Die Regulierung der Thüringer Energienetze wird auf die Bundesnetzagentur übertragen. Ein entsprechendes Verwaltungsabkommen zwischen dem Freistaat und dem Bundeswirtschaftsministerium sei unterzeichnet, teilte das thüringer Wirtschaftsministerium gestern in Erfurt mit.

Netzausbau Ökostrom© Gina Sanders / Fotolia.com

Erfurt (ddp-lth/sm) - Das Abkommen trete zum 1. Januar 2006 in Kraft und laufe zunächst fünf Jahre.

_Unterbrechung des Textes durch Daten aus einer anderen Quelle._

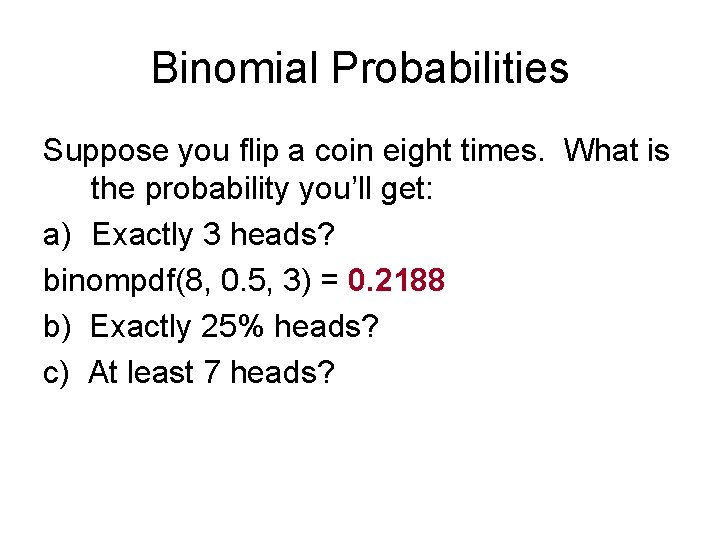 Binomial Probabilities

Suppose you flip a coin eight times. What is the probability you'll get:

a) Exactly 3 heads?

binompdf(8, 0.5, 3) = 0.2188

b) Exactly 25% heads?

c) At least 7 heads?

Dem Land entstünden Kosten in Höhe von knapp 150 000 Euro pro Jahr. Allerdings sei diese Lösung kostengünstiger als die zusätzlichen Personal- und Sachkosten, die bei einer Landesregulierungsbehörde entstanden wären, erklärte ein Ministeriumssprecher.

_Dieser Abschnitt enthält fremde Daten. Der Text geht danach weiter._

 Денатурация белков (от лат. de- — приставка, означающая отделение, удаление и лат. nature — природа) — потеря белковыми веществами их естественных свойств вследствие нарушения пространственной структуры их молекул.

Die Einrichtung von Regulierungsbehörden zur Kontrolle der Energieversorgungsnetze ist im novellierten Energiewirtschaftsgesetz vorgesehen, das im Juli dieses Jahres in Kraft getreten ist. In Thüringen seien für Strom und Gas insgesamt 56 Netze zu überwachen. Versorgungsnetze mit mehr als 100 000 Anschlüssen oder Netze, die über die Grenzen eines Bundeslandes hinausreichen, fallen laut Gesetz generell in die Zuständigkeit einer zentralen Bundesnetzagentur. Dies treffe auf den größten Thüringer Energieversorger, die E.ON Thüringer Energie AG, und auch auf die Erfurter SWE Strom und Fernwärme GmbH zu. Die übrigen Netze können die Länder selbst regulieren, diese Aufgabe jedoch auch auf die Bundesnetzagentur übertragen.

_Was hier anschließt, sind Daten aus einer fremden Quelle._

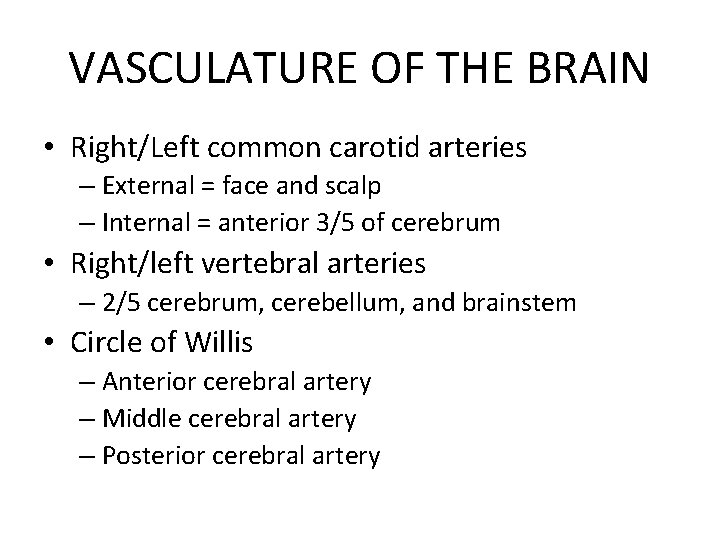 VASCULATURE OF THE BRAIN

• Right/Left common carotid arteries
 – External = face and scalp
 – Internal = anterior 3/5 of cerebrum
• Right/left vertebral arteries
 – 2/5 cerebrum, cerebellum, and brainstem
• Circle of Willis
 – Anterior cerebral artery
 – Middle cerebral artery
 – Posterior cerebral artery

Da E.ON Thüringer Energie ohnehin an den meisten Stadtwerken im Freistaat beteiligt ist, will Thüringen eine "Regulierung aus einer Hand" gewährleisten. Die Zuständigkeit für die Fachaufsicht verbleibt jedoch in Thüringen.

Neben Thüringen haben sich bislang alle Stadtstaaten sowie Schleswig-Holstein, Niedersachsen und Mecklenburg-Vorpommern für eine komplette Übertragung der Netzkontrolle entschieden.